[Records from a collection]
#####
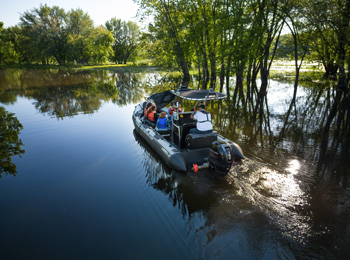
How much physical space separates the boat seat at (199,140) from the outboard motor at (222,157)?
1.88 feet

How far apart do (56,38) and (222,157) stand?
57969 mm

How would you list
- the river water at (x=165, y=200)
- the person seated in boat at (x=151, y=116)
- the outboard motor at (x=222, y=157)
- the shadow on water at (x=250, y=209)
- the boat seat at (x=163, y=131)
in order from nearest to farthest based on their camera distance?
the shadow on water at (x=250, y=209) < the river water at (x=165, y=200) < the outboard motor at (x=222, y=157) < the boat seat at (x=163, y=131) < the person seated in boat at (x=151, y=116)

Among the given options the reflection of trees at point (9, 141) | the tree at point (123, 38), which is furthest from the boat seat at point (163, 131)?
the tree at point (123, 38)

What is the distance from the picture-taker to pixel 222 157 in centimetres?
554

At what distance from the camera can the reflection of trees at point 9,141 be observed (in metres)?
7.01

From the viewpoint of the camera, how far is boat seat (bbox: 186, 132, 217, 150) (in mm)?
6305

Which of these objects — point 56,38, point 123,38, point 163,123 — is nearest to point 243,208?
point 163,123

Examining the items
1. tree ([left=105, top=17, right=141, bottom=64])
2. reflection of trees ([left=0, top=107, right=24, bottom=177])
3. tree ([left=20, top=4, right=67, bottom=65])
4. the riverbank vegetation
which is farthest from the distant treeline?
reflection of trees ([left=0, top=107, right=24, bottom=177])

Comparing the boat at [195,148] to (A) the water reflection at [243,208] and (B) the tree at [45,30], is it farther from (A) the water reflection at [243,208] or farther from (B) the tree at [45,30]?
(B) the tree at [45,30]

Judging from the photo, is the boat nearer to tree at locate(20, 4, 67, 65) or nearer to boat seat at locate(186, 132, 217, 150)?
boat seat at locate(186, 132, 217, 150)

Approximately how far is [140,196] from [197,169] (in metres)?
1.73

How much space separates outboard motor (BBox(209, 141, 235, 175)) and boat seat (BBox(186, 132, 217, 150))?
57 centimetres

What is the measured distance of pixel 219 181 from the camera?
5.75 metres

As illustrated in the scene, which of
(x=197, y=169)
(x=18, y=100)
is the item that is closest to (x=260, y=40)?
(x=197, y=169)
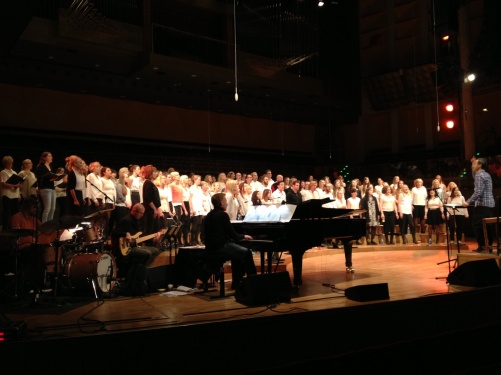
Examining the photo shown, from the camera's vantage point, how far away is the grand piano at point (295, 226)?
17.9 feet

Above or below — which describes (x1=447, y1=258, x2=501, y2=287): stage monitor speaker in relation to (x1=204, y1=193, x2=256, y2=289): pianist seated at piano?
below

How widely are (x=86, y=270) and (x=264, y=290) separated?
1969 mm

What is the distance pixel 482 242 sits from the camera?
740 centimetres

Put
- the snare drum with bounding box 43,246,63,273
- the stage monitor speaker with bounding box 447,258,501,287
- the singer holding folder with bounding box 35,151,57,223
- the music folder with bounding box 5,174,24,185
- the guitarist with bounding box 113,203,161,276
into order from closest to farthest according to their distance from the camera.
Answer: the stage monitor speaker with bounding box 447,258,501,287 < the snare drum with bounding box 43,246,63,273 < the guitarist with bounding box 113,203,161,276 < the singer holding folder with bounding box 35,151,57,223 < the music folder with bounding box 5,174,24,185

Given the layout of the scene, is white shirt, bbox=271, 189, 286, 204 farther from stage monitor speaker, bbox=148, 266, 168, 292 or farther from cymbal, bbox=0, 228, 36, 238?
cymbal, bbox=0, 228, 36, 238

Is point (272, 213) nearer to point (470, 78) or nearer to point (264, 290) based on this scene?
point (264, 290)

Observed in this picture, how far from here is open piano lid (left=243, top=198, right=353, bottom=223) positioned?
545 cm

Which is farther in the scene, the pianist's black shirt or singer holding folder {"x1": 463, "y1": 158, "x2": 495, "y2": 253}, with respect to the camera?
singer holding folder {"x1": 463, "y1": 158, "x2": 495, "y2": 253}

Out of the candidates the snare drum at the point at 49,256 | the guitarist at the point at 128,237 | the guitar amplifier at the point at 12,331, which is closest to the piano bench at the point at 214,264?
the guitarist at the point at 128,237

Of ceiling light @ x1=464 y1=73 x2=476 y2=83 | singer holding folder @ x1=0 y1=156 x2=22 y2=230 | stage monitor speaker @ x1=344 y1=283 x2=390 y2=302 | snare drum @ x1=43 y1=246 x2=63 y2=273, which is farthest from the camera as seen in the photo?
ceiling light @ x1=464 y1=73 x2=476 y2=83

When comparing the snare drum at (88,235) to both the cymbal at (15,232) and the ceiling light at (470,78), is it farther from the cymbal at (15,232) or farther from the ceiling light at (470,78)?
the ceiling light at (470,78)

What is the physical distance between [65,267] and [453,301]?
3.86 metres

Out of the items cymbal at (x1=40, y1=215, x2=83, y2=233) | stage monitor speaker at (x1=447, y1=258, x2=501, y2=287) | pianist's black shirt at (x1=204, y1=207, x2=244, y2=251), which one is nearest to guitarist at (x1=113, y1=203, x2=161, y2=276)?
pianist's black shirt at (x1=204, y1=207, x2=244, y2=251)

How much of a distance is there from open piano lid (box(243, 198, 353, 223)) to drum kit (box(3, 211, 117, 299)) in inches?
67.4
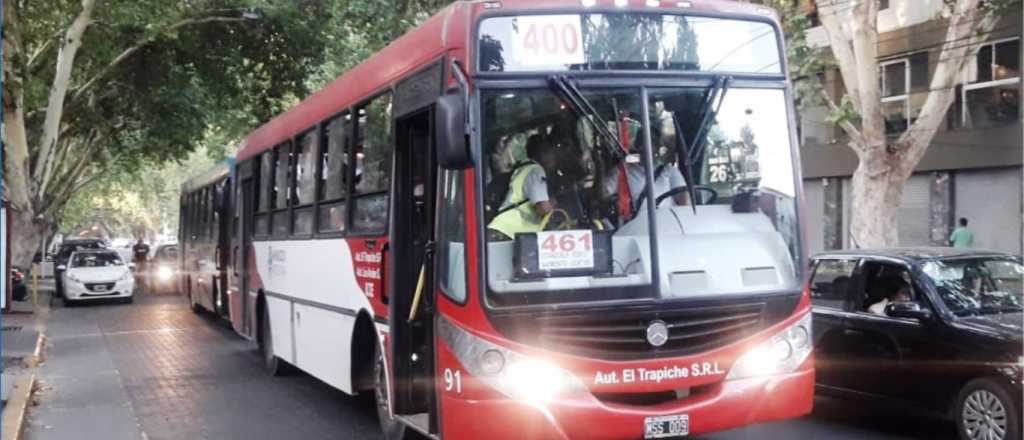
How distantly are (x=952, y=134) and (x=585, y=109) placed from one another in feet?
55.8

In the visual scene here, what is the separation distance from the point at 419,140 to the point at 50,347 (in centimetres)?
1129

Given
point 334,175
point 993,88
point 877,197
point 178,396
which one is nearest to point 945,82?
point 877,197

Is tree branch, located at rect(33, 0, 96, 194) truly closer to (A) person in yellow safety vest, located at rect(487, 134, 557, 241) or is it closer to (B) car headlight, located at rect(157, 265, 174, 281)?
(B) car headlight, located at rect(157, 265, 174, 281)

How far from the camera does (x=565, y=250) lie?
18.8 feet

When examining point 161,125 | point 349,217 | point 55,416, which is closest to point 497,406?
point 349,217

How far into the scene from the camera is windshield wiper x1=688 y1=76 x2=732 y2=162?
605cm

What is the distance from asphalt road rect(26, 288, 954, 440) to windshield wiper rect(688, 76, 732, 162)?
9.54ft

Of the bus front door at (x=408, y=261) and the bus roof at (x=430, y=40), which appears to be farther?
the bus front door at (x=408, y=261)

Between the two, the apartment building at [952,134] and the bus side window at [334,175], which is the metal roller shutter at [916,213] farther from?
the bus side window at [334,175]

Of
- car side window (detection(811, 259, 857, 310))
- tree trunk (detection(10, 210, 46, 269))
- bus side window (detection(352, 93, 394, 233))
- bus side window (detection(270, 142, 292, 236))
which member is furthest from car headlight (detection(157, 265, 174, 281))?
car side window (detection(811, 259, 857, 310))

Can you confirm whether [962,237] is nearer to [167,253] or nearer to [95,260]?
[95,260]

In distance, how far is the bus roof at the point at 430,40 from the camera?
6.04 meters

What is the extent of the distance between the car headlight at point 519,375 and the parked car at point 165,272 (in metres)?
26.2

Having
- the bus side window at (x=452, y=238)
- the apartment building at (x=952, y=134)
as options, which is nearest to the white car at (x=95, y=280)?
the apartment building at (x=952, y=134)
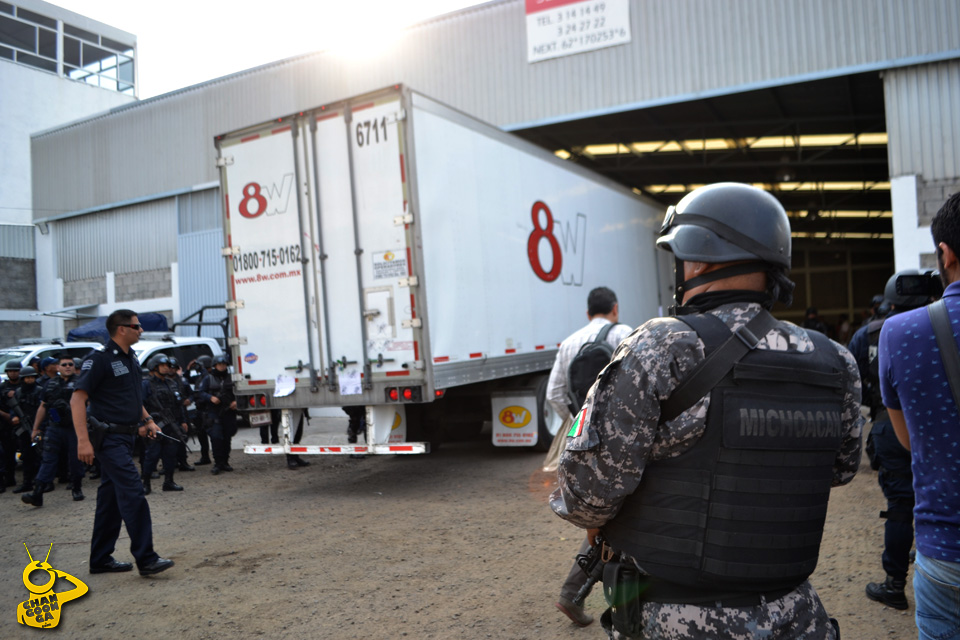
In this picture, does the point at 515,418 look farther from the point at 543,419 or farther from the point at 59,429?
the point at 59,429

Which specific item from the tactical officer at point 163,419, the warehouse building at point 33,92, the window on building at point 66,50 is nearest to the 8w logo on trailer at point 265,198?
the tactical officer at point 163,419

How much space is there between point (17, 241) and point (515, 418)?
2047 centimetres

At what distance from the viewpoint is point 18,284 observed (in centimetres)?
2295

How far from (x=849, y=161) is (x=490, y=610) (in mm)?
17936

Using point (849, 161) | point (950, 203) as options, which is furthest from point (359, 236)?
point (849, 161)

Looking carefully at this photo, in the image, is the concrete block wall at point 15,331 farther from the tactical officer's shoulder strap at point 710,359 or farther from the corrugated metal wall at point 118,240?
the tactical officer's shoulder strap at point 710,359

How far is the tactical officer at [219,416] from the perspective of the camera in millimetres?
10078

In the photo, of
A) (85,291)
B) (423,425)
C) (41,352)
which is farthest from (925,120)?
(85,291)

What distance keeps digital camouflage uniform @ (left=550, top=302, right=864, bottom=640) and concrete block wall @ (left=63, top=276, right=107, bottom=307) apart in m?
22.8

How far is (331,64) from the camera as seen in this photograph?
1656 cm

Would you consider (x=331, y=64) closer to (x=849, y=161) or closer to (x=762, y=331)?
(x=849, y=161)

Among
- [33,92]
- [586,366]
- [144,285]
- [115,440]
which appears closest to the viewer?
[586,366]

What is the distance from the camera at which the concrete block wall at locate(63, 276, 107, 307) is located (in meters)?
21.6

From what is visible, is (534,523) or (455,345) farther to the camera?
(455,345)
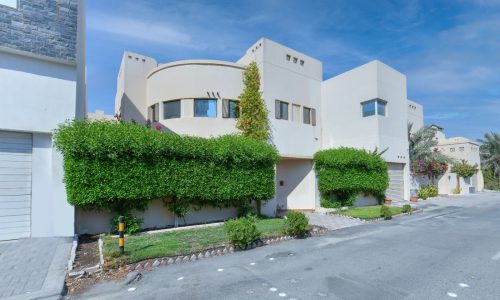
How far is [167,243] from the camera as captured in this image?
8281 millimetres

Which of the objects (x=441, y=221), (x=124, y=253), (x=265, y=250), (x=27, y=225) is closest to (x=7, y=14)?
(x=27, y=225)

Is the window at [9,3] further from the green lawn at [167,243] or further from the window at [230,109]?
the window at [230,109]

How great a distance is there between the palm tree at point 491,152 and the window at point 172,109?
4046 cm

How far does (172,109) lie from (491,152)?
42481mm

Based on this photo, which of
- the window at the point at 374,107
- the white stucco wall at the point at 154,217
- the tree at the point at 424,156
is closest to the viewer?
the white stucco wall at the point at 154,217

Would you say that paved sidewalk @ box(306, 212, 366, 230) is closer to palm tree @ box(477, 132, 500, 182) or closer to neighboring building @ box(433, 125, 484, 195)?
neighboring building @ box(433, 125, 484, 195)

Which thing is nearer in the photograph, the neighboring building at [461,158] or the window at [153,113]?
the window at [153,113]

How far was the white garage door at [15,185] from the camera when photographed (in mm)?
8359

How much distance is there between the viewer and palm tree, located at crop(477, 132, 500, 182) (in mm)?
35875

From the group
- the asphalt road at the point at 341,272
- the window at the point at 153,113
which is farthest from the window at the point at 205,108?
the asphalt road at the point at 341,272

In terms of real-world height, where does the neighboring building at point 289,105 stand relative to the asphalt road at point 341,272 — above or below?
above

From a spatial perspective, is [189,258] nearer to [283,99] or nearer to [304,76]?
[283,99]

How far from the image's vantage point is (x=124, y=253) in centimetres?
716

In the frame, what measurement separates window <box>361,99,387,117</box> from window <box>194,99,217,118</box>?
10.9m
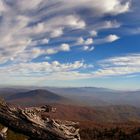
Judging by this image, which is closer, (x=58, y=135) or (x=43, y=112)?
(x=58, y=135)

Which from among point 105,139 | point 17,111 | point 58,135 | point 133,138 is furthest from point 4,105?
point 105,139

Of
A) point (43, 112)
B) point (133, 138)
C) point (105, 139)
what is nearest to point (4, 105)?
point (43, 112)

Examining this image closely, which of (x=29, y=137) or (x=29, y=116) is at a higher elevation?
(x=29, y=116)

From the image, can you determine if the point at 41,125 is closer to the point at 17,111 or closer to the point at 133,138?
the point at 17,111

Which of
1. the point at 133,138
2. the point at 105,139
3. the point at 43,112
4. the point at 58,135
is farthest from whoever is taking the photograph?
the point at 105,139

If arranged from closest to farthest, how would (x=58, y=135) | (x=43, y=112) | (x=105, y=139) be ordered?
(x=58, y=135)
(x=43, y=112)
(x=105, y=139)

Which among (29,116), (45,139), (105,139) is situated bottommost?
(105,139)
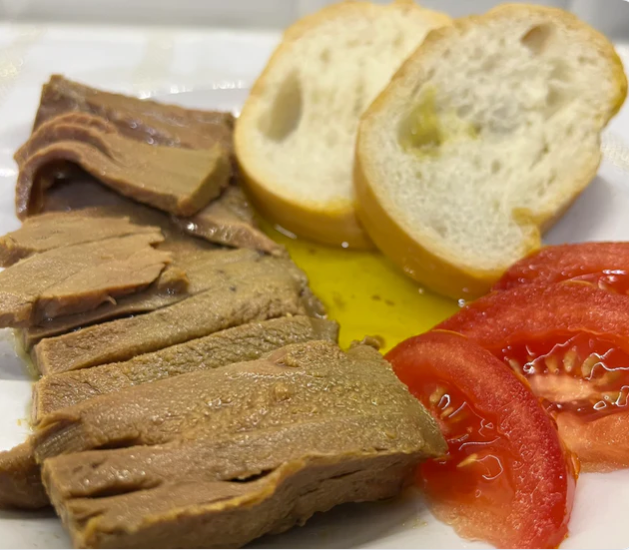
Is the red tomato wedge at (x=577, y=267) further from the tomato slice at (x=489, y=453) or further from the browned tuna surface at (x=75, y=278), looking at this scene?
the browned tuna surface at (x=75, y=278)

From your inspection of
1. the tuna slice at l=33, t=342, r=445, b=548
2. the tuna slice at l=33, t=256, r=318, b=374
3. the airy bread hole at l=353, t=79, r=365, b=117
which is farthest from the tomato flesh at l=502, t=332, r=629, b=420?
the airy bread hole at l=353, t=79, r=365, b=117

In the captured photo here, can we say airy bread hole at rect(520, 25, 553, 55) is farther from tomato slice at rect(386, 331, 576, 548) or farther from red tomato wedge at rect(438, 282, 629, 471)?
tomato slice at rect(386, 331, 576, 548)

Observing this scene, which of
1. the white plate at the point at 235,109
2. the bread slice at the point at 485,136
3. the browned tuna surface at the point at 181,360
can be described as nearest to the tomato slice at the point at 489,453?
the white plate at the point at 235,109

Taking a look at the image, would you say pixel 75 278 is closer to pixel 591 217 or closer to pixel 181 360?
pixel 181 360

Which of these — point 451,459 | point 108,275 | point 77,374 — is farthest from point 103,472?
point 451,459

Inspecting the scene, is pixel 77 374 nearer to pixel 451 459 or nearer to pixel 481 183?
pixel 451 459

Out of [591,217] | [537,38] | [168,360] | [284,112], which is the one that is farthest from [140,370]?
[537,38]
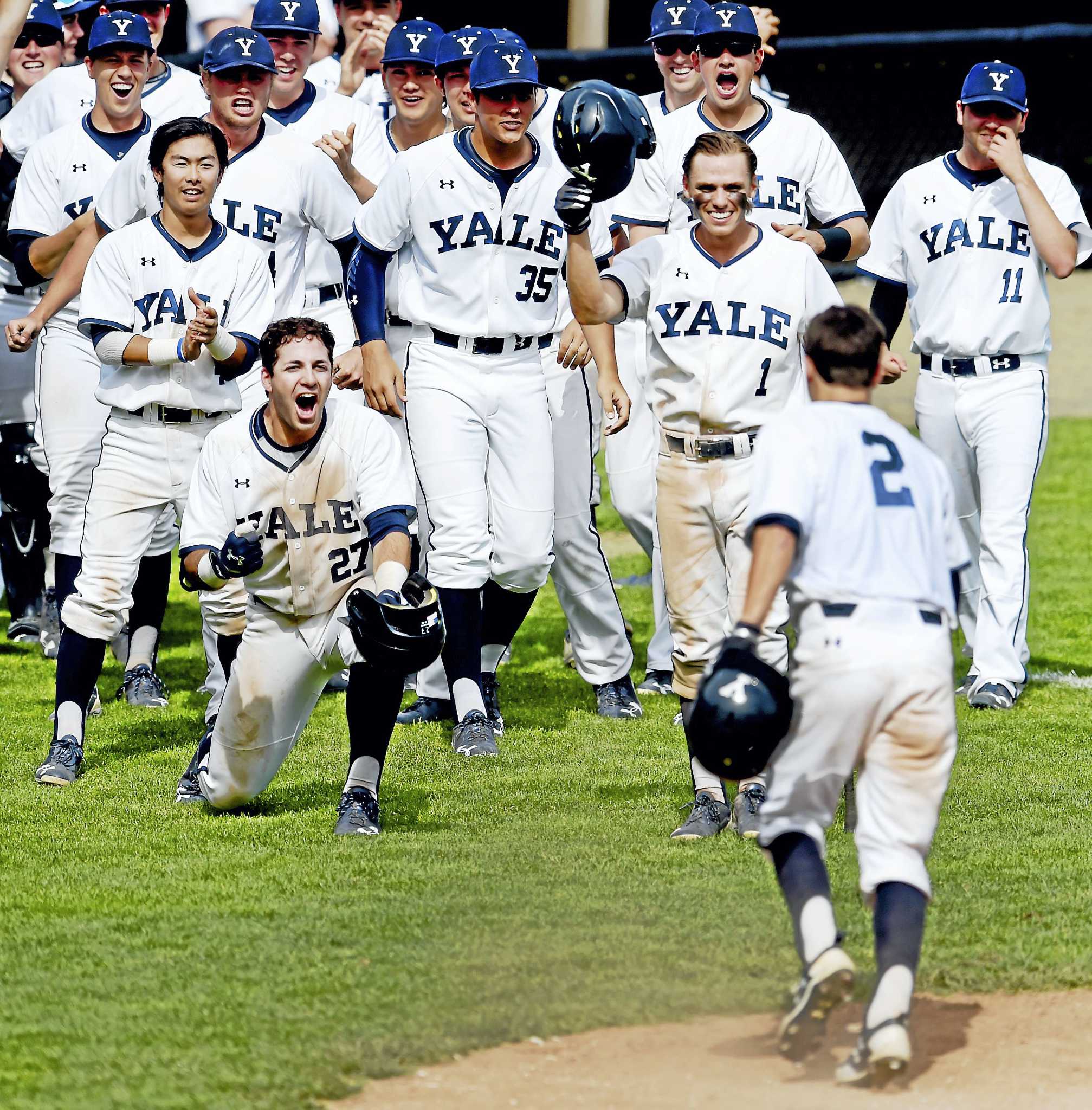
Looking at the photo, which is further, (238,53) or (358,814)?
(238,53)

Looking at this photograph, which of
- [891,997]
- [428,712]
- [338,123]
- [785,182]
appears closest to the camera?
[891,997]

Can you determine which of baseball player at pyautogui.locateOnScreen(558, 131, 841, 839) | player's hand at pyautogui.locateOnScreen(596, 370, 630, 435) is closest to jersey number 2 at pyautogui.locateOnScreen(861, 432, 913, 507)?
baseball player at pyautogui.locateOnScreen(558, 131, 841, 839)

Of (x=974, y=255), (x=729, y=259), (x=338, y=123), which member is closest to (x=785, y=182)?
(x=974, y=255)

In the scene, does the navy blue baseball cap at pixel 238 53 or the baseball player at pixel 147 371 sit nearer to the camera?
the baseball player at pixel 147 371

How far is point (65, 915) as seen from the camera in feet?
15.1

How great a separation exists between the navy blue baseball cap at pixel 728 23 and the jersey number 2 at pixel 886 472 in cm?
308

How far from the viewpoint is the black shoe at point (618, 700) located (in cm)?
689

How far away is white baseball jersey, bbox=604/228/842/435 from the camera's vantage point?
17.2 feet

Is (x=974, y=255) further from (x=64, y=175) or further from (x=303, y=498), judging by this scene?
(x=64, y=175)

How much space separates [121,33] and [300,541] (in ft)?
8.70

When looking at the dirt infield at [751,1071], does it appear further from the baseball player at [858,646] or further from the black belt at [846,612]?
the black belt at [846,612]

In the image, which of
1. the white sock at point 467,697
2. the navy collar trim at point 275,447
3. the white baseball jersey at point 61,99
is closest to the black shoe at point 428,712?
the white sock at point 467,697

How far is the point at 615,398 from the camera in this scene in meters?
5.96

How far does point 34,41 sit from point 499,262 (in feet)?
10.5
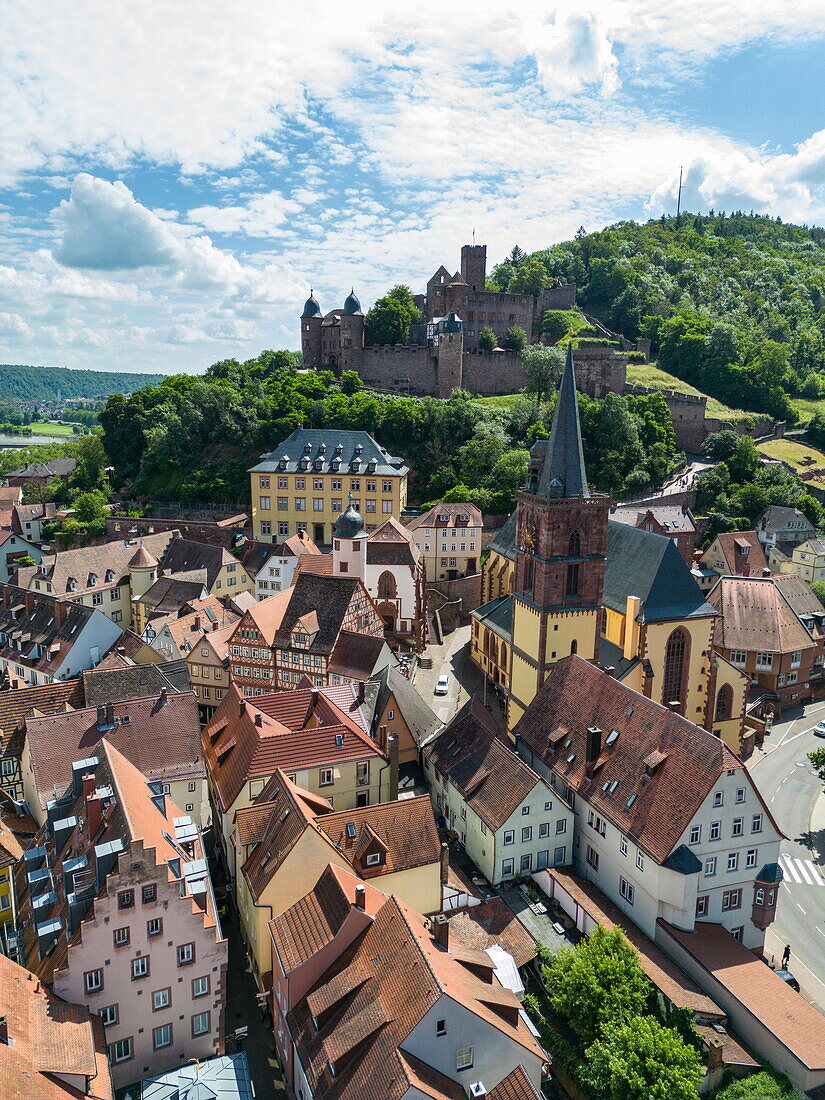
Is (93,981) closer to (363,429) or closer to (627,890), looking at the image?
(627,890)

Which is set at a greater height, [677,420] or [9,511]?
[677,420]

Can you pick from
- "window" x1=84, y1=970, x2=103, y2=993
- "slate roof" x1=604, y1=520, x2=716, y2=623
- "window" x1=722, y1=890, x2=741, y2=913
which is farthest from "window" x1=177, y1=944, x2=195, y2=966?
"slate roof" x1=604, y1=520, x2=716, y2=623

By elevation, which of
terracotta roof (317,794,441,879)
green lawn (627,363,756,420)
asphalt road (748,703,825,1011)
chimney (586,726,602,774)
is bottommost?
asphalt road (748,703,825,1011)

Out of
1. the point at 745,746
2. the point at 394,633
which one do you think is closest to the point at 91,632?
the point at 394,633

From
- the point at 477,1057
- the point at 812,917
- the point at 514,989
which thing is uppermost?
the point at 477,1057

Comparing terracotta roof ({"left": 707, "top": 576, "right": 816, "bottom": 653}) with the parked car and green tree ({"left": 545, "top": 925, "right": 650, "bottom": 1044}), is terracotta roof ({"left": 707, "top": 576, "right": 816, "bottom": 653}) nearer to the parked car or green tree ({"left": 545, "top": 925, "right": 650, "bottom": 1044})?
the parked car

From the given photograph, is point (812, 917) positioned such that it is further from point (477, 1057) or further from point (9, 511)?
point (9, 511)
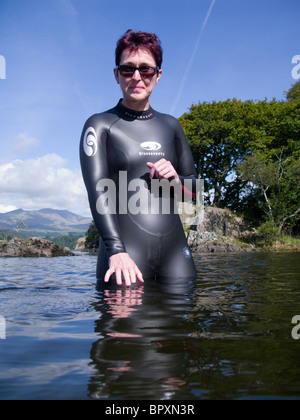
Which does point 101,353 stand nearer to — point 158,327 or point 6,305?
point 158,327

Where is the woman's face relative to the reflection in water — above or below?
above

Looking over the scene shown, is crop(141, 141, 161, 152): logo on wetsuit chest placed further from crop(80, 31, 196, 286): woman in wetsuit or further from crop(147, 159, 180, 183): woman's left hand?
#####
- **Given exercise**
Copy the lines from the one containing "Above or below —" through the one containing "740 centimetres", both included, swapping "stage monitor speaker" for "floor monitor" and leaving everything else unchanged.

- **Exercise solution**
Above or below — which describes (x1=447, y1=258, x2=501, y2=287): floor monitor in relation to (x1=204, y1=193, x2=256, y2=289): pianist seated at piano?
below

How widely are (x=86, y=270) and (x=264, y=290) separated?
1969 mm

What is the distance pixel 482 242 sits from the camera?
740 centimetres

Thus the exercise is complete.